A paraibana Camille Cabral será destaque, no próximo dia 9, da ‘Semana das Mulheres’, organizado pela Maison des Étudiants Canadiens (Casa dos Estudantes Canadenses), na Cidade Universitária de Paris, na França. Aos 77 anos, ela é ativista transexual e médica dermatologista, e fez história por ser a primeira mulher trans a ser eleita vereadora em Paris, na capital francesa, pelo Partido Verde.
No bate-papo do evento, Camille vai tratar do tema ‘Mulheres Trans São Mulheres’. A participação da paraibana, que tem nacionalidade franco-brasileira, acontece na quarta-feira (9), às 15h30 (no horário de Brasília), e a transmissão, em francês, será ao vivo pelo Instagram do Casa Arara (@casaarara) - clique aqui.
Camille é fundadora do Prévention Action Santé Travail pour les Transgenres (Prevenção, Ação, Saúde e Trabalho para os Transgêneros) – o Pastt –, instituição que auxilia pessoas com HIV e defende direitos de transexuais e de profissionais do sexo, considerada uma das ongs pioneiras no mundo com esse propósito.
“A minha luta é para que as pessoas trans sejam incorporadas às leis comuns. O que eu quero e a sociedade precisa é que nós sejamos respeitadas como pessoas comuns e não pela orientação sexual ou característica física”, diz Camille, segundo o site Glamurama.
Camille Cabral nasceu em 31 de maio de 1944, em uma fazenda no então Distrito de Barra de São Miguel, na época pertencente ao município de Cabaceiras, no Sertão da Paraíba. Em 2001, aos 57 anos, foi a primeira transexual eleita na história da França como vereadora (17º arrondissement de Paris pelo Partido Verde).
Nos anos de 1970, Camille Cabral passou no vestibular para Ciências Médicas, que cursou em uma faculdade privada de Recife, Pernambuco. Após ser diplomada, foi para São Paulo fazer estágio no Hospital das Clínicas. Na capital paulista, decidiu pela primeira vez vestir-se publicamente de mulher, após seus expedientes como médico.
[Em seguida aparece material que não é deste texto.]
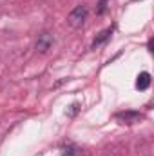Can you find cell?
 Listing matches in <instances>:
<instances>
[{
    "instance_id": "8992f818",
    "label": "cell",
    "mask_w": 154,
    "mask_h": 156,
    "mask_svg": "<svg viewBox=\"0 0 154 156\" xmlns=\"http://www.w3.org/2000/svg\"><path fill=\"white\" fill-rule=\"evenodd\" d=\"M105 7H107V0H100L96 13H98V15H103V13H105Z\"/></svg>"
},
{
    "instance_id": "5b68a950",
    "label": "cell",
    "mask_w": 154,
    "mask_h": 156,
    "mask_svg": "<svg viewBox=\"0 0 154 156\" xmlns=\"http://www.w3.org/2000/svg\"><path fill=\"white\" fill-rule=\"evenodd\" d=\"M149 85H151V75H149L147 71L140 73V75H138V80H136V87H138L140 91H145Z\"/></svg>"
},
{
    "instance_id": "6da1fadb",
    "label": "cell",
    "mask_w": 154,
    "mask_h": 156,
    "mask_svg": "<svg viewBox=\"0 0 154 156\" xmlns=\"http://www.w3.org/2000/svg\"><path fill=\"white\" fill-rule=\"evenodd\" d=\"M87 15H89V9H87V5H83V4H80L76 5L69 15H67V24L73 27V29H80L83 24H85V20H87Z\"/></svg>"
},
{
    "instance_id": "ba28073f",
    "label": "cell",
    "mask_w": 154,
    "mask_h": 156,
    "mask_svg": "<svg viewBox=\"0 0 154 156\" xmlns=\"http://www.w3.org/2000/svg\"><path fill=\"white\" fill-rule=\"evenodd\" d=\"M109 156H116V154H109Z\"/></svg>"
},
{
    "instance_id": "277c9868",
    "label": "cell",
    "mask_w": 154,
    "mask_h": 156,
    "mask_svg": "<svg viewBox=\"0 0 154 156\" xmlns=\"http://www.w3.org/2000/svg\"><path fill=\"white\" fill-rule=\"evenodd\" d=\"M113 31H114V27H107V29H103L96 38H94V42L91 44V49H96V47H100V45H103L107 40L111 38V35H113Z\"/></svg>"
},
{
    "instance_id": "7a4b0ae2",
    "label": "cell",
    "mask_w": 154,
    "mask_h": 156,
    "mask_svg": "<svg viewBox=\"0 0 154 156\" xmlns=\"http://www.w3.org/2000/svg\"><path fill=\"white\" fill-rule=\"evenodd\" d=\"M53 45H54V37H53L49 31H42L38 35V38H37V44H35L37 51L42 53V55L49 53V51L53 49Z\"/></svg>"
},
{
    "instance_id": "52a82bcc",
    "label": "cell",
    "mask_w": 154,
    "mask_h": 156,
    "mask_svg": "<svg viewBox=\"0 0 154 156\" xmlns=\"http://www.w3.org/2000/svg\"><path fill=\"white\" fill-rule=\"evenodd\" d=\"M75 153H76V151H75V147H73V145H69V147H65V151H64V156H73Z\"/></svg>"
},
{
    "instance_id": "3957f363",
    "label": "cell",
    "mask_w": 154,
    "mask_h": 156,
    "mask_svg": "<svg viewBox=\"0 0 154 156\" xmlns=\"http://www.w3.org/2000/svg\"><path fill=\"white\" fill-rule=\"evenodd\" d=\"M116 120L120 123H136L143 120V115L138 111H123V113H116Z\"/></svg>"
}]
</instances>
Em 1980, resolveu ir para a França fazer um estágio em dermatologia, no que acabou se especializando. Trabalhava no Hôpital Saint-Louis, de Paris, e já não escondia o jeito feminino. Nessa época uns a chamavam de monsieur, outros de madame, segundo certa vez ela chegou a revelar em entrevista.
Radicada na França e com dupla cidadania, Camille ficou um longo tempo sem ver sua família. Quando voltava para visitá-los no Brasil, desembarcava em São Paulo como mulher, mas na Paraíba como homem. Seus pais jamais a viram de tailleur.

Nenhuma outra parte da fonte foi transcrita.